Cavitation-induced microjets tuned by channels with alternating wettability patterns

TL;DR

This study investigates how alternating wettability patterns on capillaries influence cavitation-induced microjets, revealing that specific coatings and geometries can control jet direction, size, and consistency.

Contribution

It introduces a novel approach of using patterned wettability to tune microjet behavior in capillaries, expanding control over jet dynamics and outcomes.

Findings

Hydrophobic strips direct jets along the channel axis.

Wettability patterns affect jet breakup and drop size.

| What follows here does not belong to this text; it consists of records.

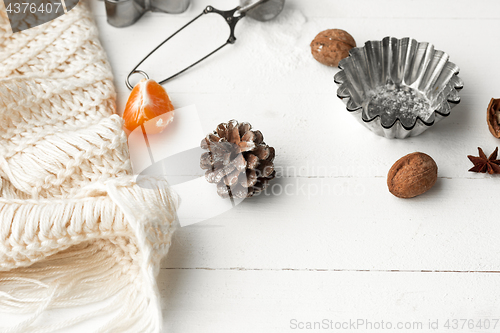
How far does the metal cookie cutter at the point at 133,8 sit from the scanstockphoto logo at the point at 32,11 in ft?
0.25

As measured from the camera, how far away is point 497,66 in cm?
75

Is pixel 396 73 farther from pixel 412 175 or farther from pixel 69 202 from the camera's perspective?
pixel 69 202

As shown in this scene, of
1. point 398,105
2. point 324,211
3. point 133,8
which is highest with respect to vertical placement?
point 133,8

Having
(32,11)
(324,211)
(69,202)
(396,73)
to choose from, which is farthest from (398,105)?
(32,11)

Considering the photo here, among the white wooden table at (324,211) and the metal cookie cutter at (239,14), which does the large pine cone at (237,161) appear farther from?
the metal cookie cutter at (239,14)

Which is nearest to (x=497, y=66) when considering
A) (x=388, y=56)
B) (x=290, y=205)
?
(x=388, y=56)

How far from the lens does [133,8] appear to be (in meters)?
0.77

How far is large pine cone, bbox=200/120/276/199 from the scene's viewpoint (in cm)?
58

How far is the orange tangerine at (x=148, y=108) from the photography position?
2.11 ft

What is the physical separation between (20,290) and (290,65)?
536mm

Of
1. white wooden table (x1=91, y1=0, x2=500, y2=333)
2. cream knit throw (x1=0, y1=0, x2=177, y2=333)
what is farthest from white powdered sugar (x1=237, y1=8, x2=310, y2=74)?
cream knit throw (x1=0, y1=0, x2=177, y2=333)

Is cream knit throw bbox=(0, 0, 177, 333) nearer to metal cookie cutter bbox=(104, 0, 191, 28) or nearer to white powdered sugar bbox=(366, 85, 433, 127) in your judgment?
metal cookie cutter bbox=(104, 0, 191, 28)

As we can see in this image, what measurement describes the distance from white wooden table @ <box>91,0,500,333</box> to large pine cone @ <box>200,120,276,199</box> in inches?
1.7

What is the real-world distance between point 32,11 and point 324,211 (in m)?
0.58
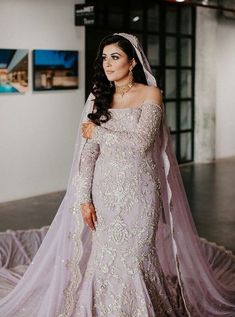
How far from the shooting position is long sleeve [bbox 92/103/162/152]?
2541 millimetres

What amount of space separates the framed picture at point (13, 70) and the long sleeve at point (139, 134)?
390 centimetres

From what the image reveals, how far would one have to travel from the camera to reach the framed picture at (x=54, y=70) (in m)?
6.63

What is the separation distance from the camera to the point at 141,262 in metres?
2.68

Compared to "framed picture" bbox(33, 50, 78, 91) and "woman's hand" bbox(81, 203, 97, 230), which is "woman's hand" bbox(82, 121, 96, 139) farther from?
"framed picture" bbox(33, 50, 78, 91)

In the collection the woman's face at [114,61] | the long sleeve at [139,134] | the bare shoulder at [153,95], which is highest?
the woman's face at [114,61]

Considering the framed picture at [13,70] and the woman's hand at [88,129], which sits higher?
the framed picture at [13,70]

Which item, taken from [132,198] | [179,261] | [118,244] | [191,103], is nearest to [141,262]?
[118,244]

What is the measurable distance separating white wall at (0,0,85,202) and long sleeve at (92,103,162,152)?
12.9ft

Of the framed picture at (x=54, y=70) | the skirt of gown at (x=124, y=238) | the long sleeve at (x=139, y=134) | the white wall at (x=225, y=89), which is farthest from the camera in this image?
the white wall at (x=225, y=89)

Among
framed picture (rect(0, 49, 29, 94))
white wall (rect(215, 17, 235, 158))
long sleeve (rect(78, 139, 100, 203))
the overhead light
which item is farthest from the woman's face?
white wall (rect(215, 17, 235, 158))

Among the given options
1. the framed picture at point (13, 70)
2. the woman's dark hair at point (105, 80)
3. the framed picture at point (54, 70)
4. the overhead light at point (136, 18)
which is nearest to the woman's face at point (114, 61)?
the woman's dark hair at point (105, 80)

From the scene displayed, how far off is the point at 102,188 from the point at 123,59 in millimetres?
648

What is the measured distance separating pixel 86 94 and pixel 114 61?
4.79 meters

Channel geometry and coatings influence jet consistency.

Abstract

A laser pulse focused near the closed end of a glass capillary partially filled with water creates a vapor bubble and an associated pressure wave. The pressure wave travels through the liquid toward the meniscus where it is reflected, creating a fast, focused microjet. In this study, we selectively coat the hydrophilic glass capillaries with hydrophobic strips along the capillary. The result after filling the capillary is a static meniscus which has a curvature markedly different than an unmodified capillary. This tilting asymmetry in the static meniscus alters the trajectory of the ensuing jets. The hydrophobic strips also influence the advancing contact line and receding contact line as the vapor bubble expands and collapses. We present thirteen different permutations of this system which includes three geometries and four coating schemes. The combination of geometry and coatings influences the jet breakup, the resulting drop size distribution, the trajectory of the jet tip, and the consistency of jet characteristics across trials. The inclusion of hydrophobic strips promotes jetting in line with the channel axis, with the most effective arrangement dependent on channel size.